The Senegalese government had in January 2026 officially revoked an offshore oil exploration license held by Atlas Oranto Petroleum.
The Senegalese government alleged that the holder had failed to provide the required bank guarantees and carried out only minimal exploration work since the block was awarded.
Responding to the revocation of the license, the management of Oranto Petroleum declared the government of Senegal insisted on US$ 25 Million Bank Guarantee as against agreed Corporate Guarantee as being provided by other Operators in Senegal.
According to the management, “till date, Oranto Petroleum has committed over US$45 Million in expenditures in Senegal covering activities such as seismic acquisition & interpretation, acreage rental, social projects and training of Senegalese locals as stipulated in the contract.
“Oranto Petroleum remains a foremost player in Hydrocarbon Exploration in Africa having committed over US$500 Million in exploration and development of hydrocarbon in Africa.”
The company expressed reservations on why the Senegalese government will single it out for false narratives which it classified as “unfair, unjustified and targeted.”
Part of the statement read: “Oranto Petroleum would like to use this opportunity to respond to the false narrative currently being perpetuated by the Government of Senegal on the St Louis & Cayar Offshore Licenses previously operated by Oranto Petroleum.
“As a matter of fact, Oranto Petroleum in 2025 decided to suspend any further investments in the St Louis & Cayar Licenses in Senegal after the Government of Senegal insisted on US$ 25 Million Bank Guarantee as against agreed Corporate Guarantee as being provided by other Operators in Senegal.
“For record purposes, till date, Oranto Petroleum has committed over US$45 Million in expenditures in Senegal covering activities such as seismic acquisition & interpretation, acreage rental, social projects and training of Senegalese locals as stipulated in the contract. These records exist and can be fact checked.
“It is worth mentioning that for reasons best known to the Government of Senegal, Oranto Petroleum has been singled out in this false narrative – this we classify as unfair, unjustified and targeted.
“We would like to use this opportunity to state that other foreign entities operating in Senegal are also facing challenges doing business in Senegal and this calls for concern.

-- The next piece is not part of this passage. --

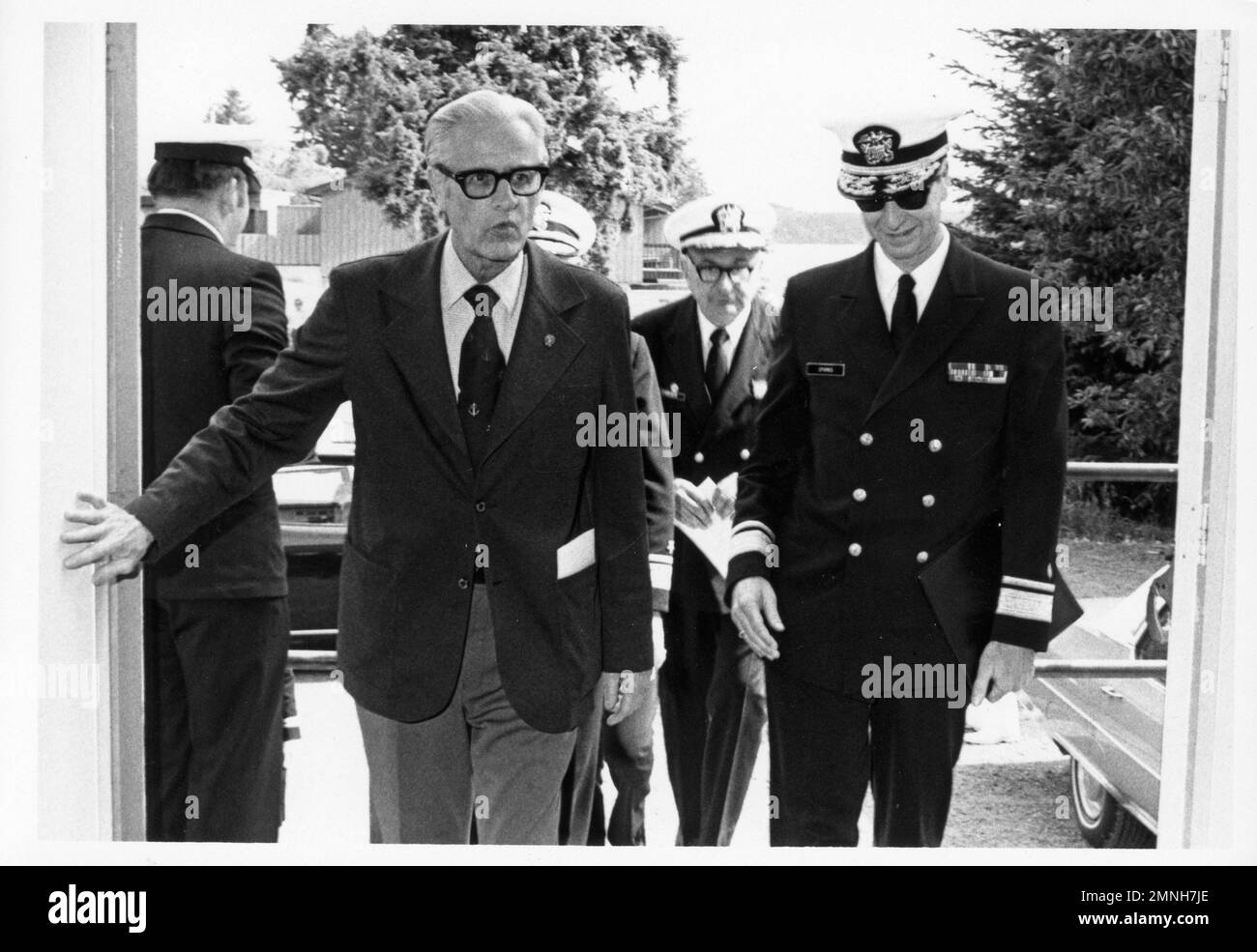 Congressman Floyd V. Hicks arriving for ground-breaking ceremony, NRMC Bremerton, July 7, 1976, accompanied by RADM H.A. Sparks, MC, USN and CAPT H.P. Pariser, MC, USN. Stock Photo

Some of those include: Woodside currently in court of Arbitration with Government of Senegal on issues bothering
around back costs for the Sangomar Development –
https://www.africabusinessplus.com/en/829378/woodside-vs-dakar-arbitration-proceedings-can
2. Alleged plans by the Government of Senegal to nationalise Kosmos-run Yakaar-Teranga Gas
Project – https://www.reuters.com/business/energy/senegal-plans-nationalise-kosmos-run
yakaar-teranga-gas-project-2025-12-10/
and 3. British Petroleum’s exit from Senegal over disagreement with Government – https://www.offshore
technology.com/news/bp-exits-senegal-gas-field/
“It is worth noting that Oranto Petroleum remains a foremost player in Hydrocarbon Exploration in Africa having committed over US$500 Million in exploration and development of hydrocarbon in Africa.

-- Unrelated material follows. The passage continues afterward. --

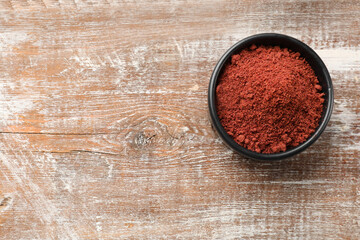 Cranberry powder in bowl on wooden table, top view. Space for text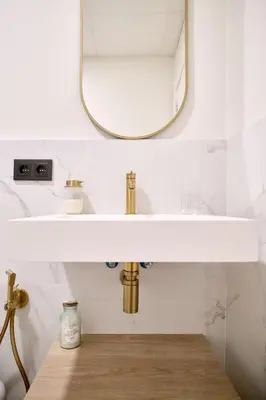 a bathroom with a sink and a mirror at Romantic Apartment N1 Oceanografico Virkin Suites in Valencia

“OrantoPetroleum as per business model remains an early explorationist focused on acreage derisking and later stage development in collaboration with third party Operators.
“Oranto Petroleum remains respectful for the rule of law in all jurisdictions where it operates and urges the public to disregard any narratives that continuously focuses on demarketing African investment opportunities geared towards the greater good of Africa and her citizens.